------ TRECHO

A FGV já foi alvo de desdobramento da Operação Lava Jato e é investigada em ao menos cinco procedimentos do Ministério Público estadual. As suspeitas vão desde superfaturamento de contratos com o poder público, obtenção de lucro indevido e malversação da verba da própria fundação.
No início deste mês, a instituição foi citada em depoimento do ex-governador Sérgio Cabral (MDB) ao juiz Marcelo Bretas. Ele, que decidiu admitir o recebimento de propina, afirmou que estudos da instituição eram usados para referendar tecnicamente obras que envolviam propina.
“Como a FGV é uma instituição, com muita justiça, de reputação, ela sempre foi usada como um biombo, de cobertura legal para efetivação de entendimentos prévios, digamos assim. Ela fugia da licitação e dava cobertura legal para estudos feitos por nós”, disse Cabral.
No depoimento, o ex-governador não mencionou a participação direta de membros da FGV no esquema de propina. Mas disse que os membros da fundação sabiam que os estudos milionários deveriam atender às decisões prévias do estado.
A FGV nega envolvimento no esquema e afirma que é a maior interessada em “estancar denúncias injustas”.

------------
------ AMOSTRA DOS DADOS

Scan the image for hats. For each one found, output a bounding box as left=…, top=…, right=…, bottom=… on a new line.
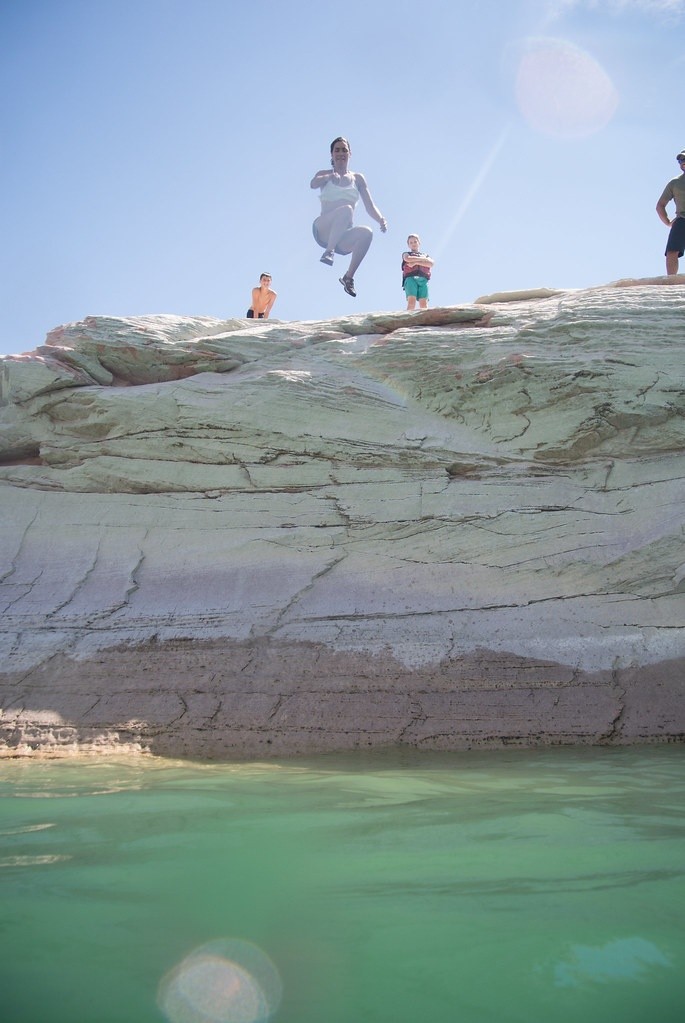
left=676, top=150, right=685, bottom=160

------------

* INSTRUÇÕES:
**a)** Segundo o trecho sobre a FGV, em quantos procedimentos do Ministério Público estadual, no mínimo, a fundação é investigada?
**b)** Continue o trecho sobre a FGV a partir do ponto em que ele termina.

* RESPOSTAS:
**a)** Em ao menos cinco procedimentos.

**b)**
Ao longo da gestão Cabral, a entidade firmou 56 contratos com órgãos estaduais. Foram R$ 115 milhões repassados à instituição, segundo o Portal da Transparência fluminense.
A fala do ex-governador corrobora indícios coletados em investigações já em curso no Ministério Público do Rio. Uma delas trata dos estudos da FGV sobre o traçado na linha 4 do metrô.
A obra iniciada em 2010 usou como base um contrato de 1998 que previa a extensão do metrô até a Barra da Tijuca, passando por Botafogo e Jardim Botânico, ao custo de cerca de R$ 2,6 bilhões, em valores atuais. O projeto foi alterado para que essas duas estações no caminho fossem construídas em Ipanema e Leblon, com valor total de R$ 10,4 bilhões.
O contrato com a FGV foi assinado sem licitação por R$ 19,6 milhões. O objetivo era apontar razões técnicas para executar a obra. Contudo ele foi firmado em julho, cinco meses depois do aditivo ao contrato de obra do metrô já ter sido efetivado.
Para a Promotoria, os estudos da fundação foram marcados por “fundamentação técnica rasa”. Análise do Grupo de Apoio Técnico Especializado da Promotoria também apontou ausência de estudos técnicos de engenharia considerados essenciais. Destacou ainda o fato de um levantamento sobre tema complexo conter apenas 17 páginas, como o apresentado pela FGV.
“A própria cronologia das avenças demonstra a completa inutilidade do primeiro produto contratado pelo estado sem licitação e mediante valores milionários em benefício da FGV”, diz o Ministério Público.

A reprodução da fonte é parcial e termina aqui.